Reflection by Rev. Leonard N. Peterson
You remember those days in your high school English class. You had to distinguish between a noun as a thing and a verb, which is always some kind of an action. “Divine Mercy” strikes me as both. It is the good Lord’s prerogative as a loving God, but also His bestowal of it on those who seek Him in their daily lives.
I must admit that the whole devotion of the Divine Mercy and Sister Faustina’s vision came upon me years ago quite by surprise. A lady came up to me at the parish where I resided quite upset wondering why there were no confessions being heard on Divine Mercy Sunday, I told her that I didn’t know what she was talking about. Reflecting on that long ago incident, it occurred to me that my ignorance might well have sprung from the fact that I was immersed in academe, unaware of this relatively new phenomenon. Now I am well aware of how confession is an integral part of the annual Divine Mercy celebration.
Praying the Divine Mercy chaplet has become part of my daily life now, and I try my best to pray it at 3:00 each afternoon. I imagine its Polish roots easily led Pope St. John Paul II to urge the devotion be kept by the whole Church on this second Sunday of Easter. Certainly both the secular world and the Church need mercy. We can devise so may ways to damage our relationship with God. Just think of these contemporary movements: “Cancel” and “Woke.”
Now that we’re in the third year of Covid, I believe we can derive at least some good from what this killer virus has collectively caused as well as individually. I for one believe Covid has brought me a renewed awareness of how dependent I am on God for everything. Yes, we can be grateful that science came up with vaccines. But science implies scientists. But where did they get their intelligence and analytical powers to do this service? No doubt from a watchful and merciful God.
We’re given a beautiful example of divine mercy today in the Gospel story of St. Thomas. After Our Lord encouraged “the Doubter” to probe His sacred scars, He never strongly remonstrated or belittled Thomas or demand an apology from him. Instead, He prompts a beautiful act of faith from Thomas. His words encompass everything the New Testament seeks to proclaim about Jesus’ identity. In a prayer that is short and simple but profound and adoring: “My Lord and my God.” That same mercy Thomas received is offered to us, especially if we pray for it.

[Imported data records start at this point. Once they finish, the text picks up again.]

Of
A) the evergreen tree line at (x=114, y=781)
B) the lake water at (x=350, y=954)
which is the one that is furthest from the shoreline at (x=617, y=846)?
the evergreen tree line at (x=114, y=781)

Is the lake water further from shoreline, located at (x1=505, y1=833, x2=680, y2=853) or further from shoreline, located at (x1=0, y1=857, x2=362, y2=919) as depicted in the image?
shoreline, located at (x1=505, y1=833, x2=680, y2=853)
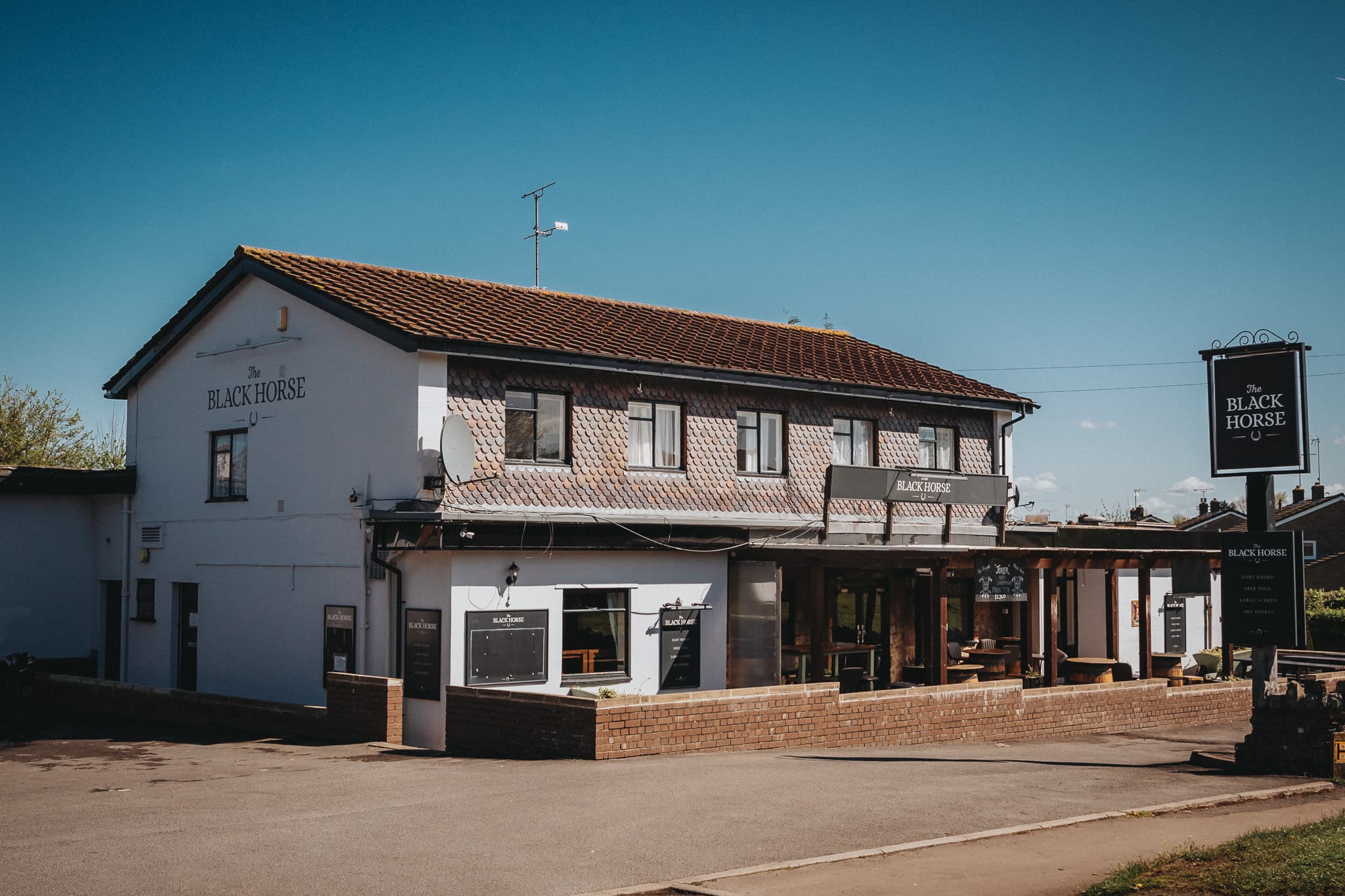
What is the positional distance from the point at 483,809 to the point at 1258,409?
33.6 feet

I close with a lighter take on the whole subject of justice and mercy with this story: Once upon a time a young lady who occasionally walked through the park after work stopped to have her picture taken by a photographer on a particular day. She was very excited about the whole idea. As she walked out of the park, she looked at her picture in total amazement. Then she turned and headed back to the cameraman. When she got to him she raised her voice and said angrily: “This is not right! This is not right! You have done me no justice!”
The photographer looked at the picture and then looked at her and said, “Miss, you don’t need justice. What you need is mercy.”
God love you and give you His peace.
Reading I: Acts 5: 12-16: The miracles featuring St. Peter represent such cures as performed by all the Apostles in these early days of the Church. They drew many new people to Christ.
Reading II: Revelation 1: 9-11a, 12-13, 17-19: This scene is a type of epiphany given to John. It included a message. Jesus, having been exalted to divine status, gives the Apostle John a command to preach about what he has seen and heard.
The Gospel: John 20: 19-31:Jesus suddenly appears to the barricaded Apostles and sends them on mission. The once doubting Thomas makes a profound profession of faith, encapsulating the entire New Testament theme and purpose.